■ Exercise details ■
Show every line of the data that includes the word "camera".

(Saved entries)
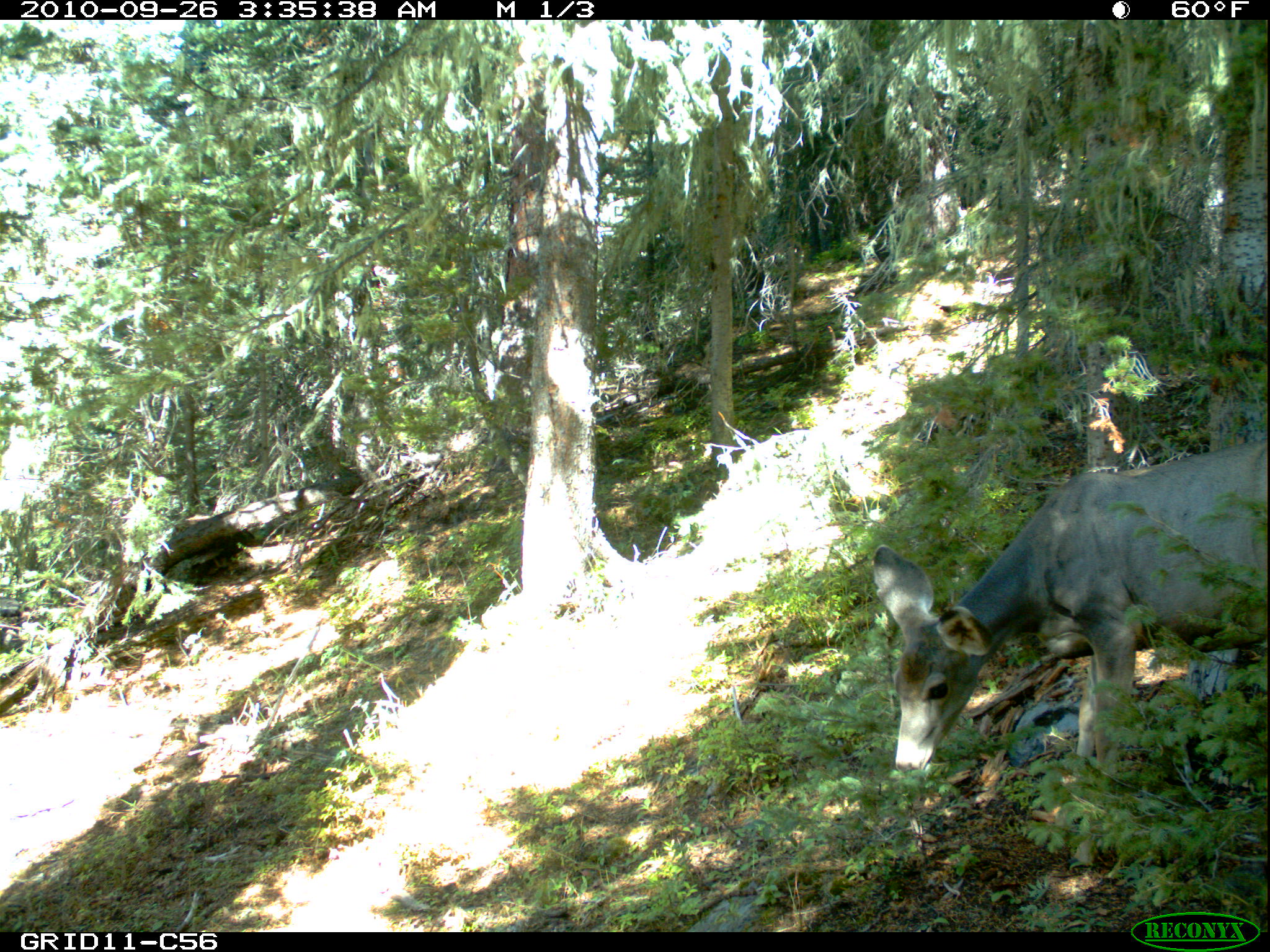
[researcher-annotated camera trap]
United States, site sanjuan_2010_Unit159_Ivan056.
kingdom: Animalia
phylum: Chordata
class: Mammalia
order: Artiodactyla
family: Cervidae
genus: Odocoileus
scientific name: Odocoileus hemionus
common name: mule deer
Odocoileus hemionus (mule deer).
* * *
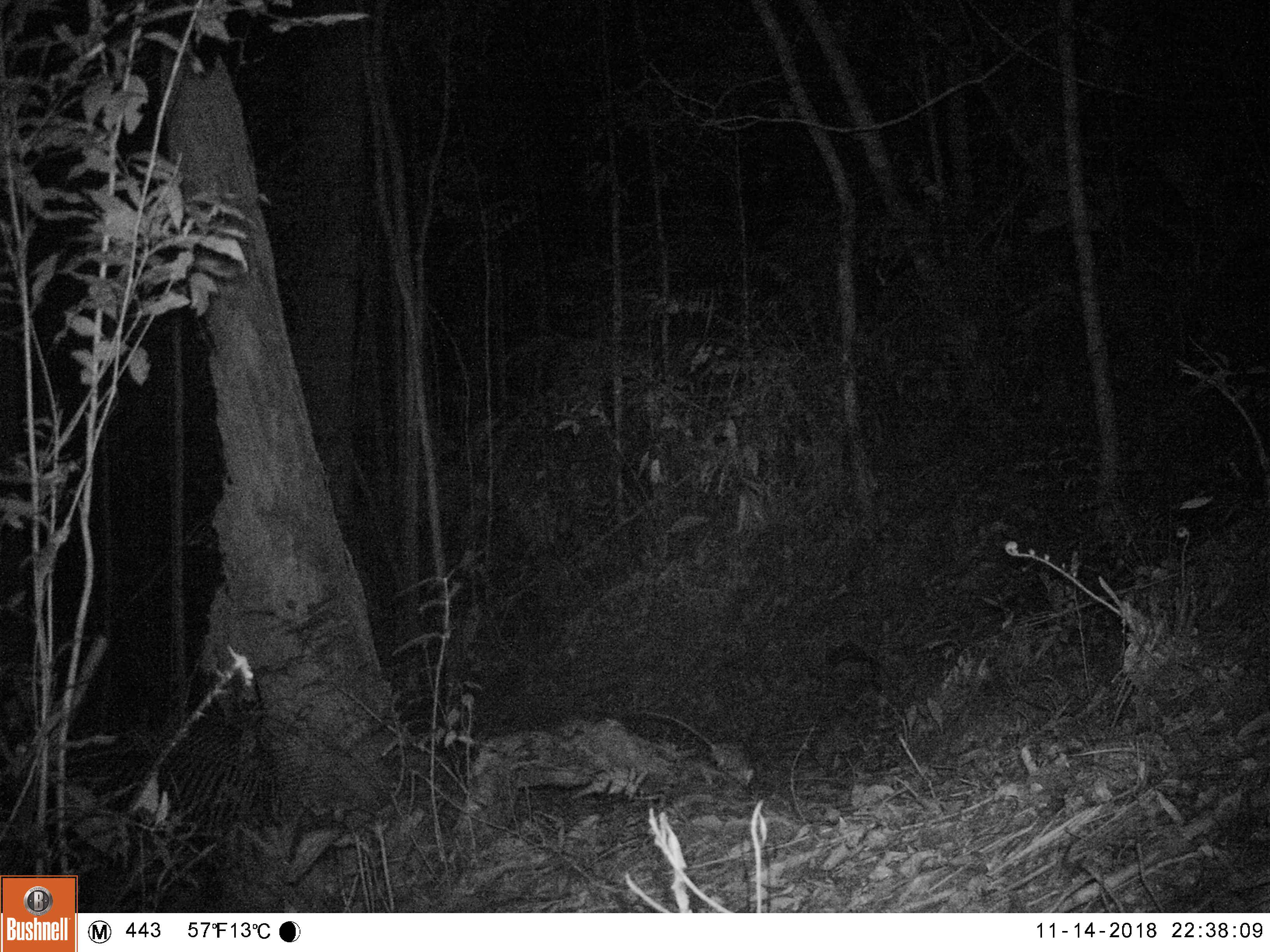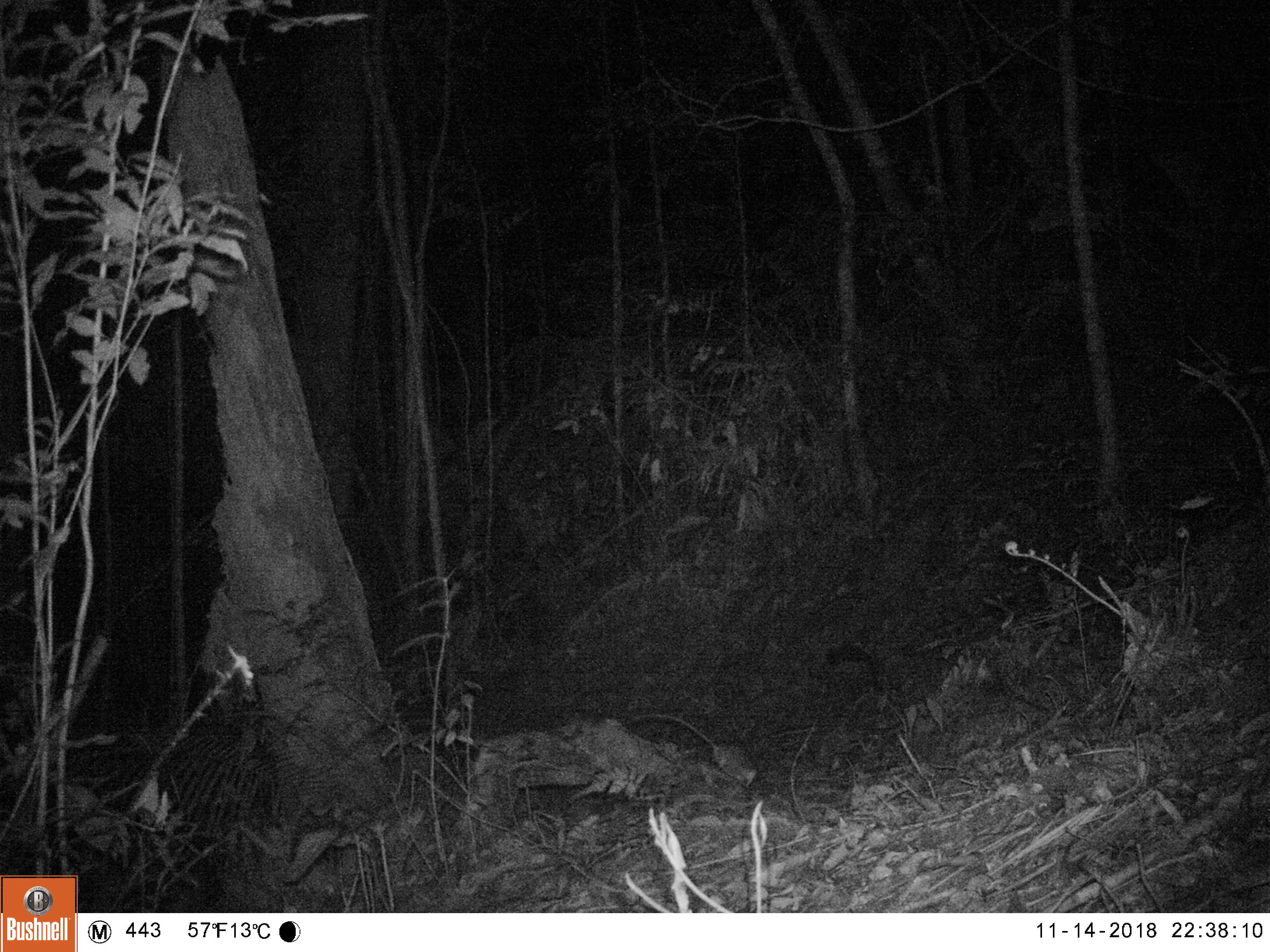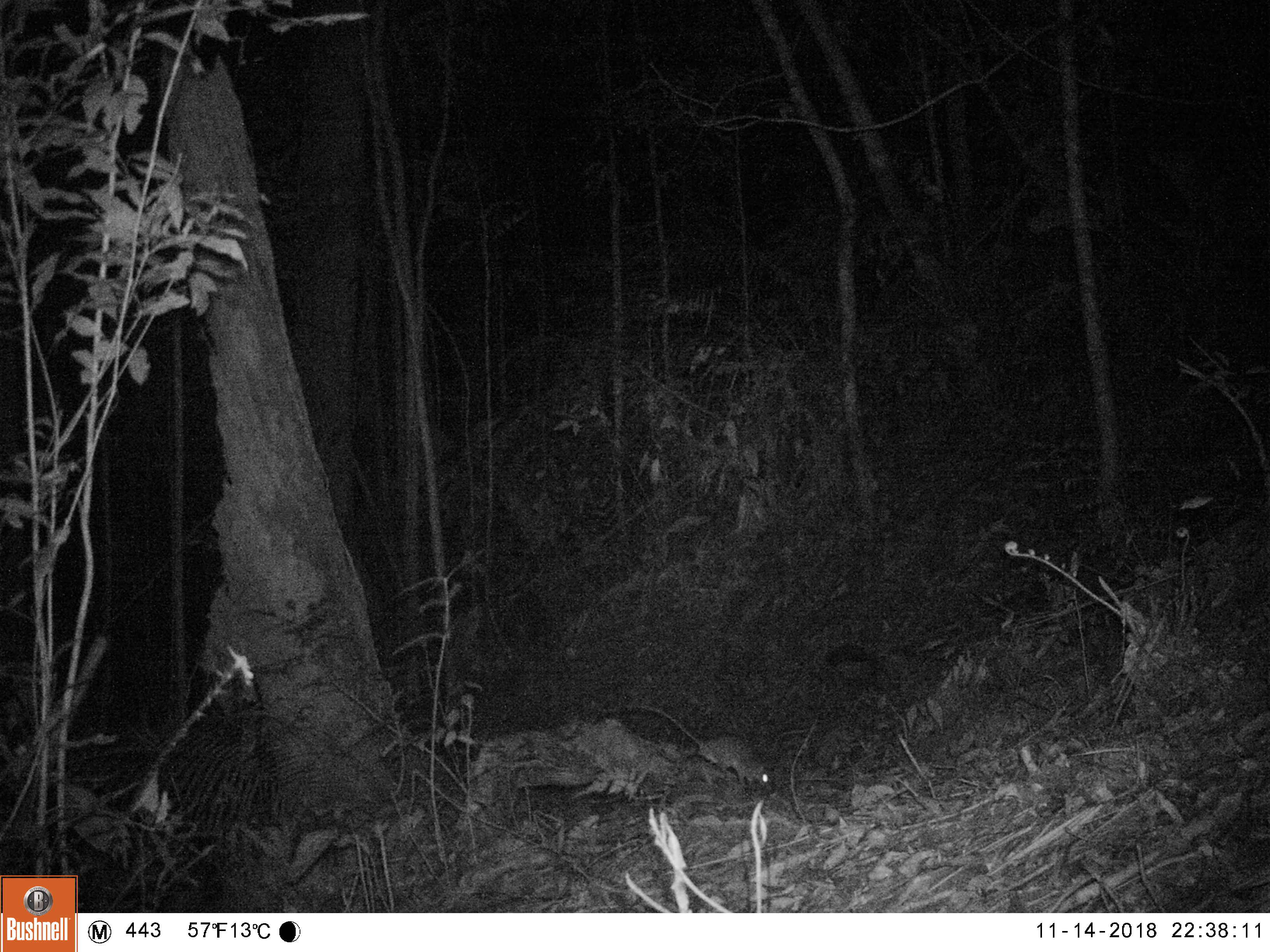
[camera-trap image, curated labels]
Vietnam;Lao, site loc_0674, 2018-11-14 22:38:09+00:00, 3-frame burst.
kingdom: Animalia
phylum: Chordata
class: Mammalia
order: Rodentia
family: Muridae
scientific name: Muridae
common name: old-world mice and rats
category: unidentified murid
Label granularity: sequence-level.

■ Output for this task ■
[researcher-annotated camera trap]
[camera-trap image, curated labels]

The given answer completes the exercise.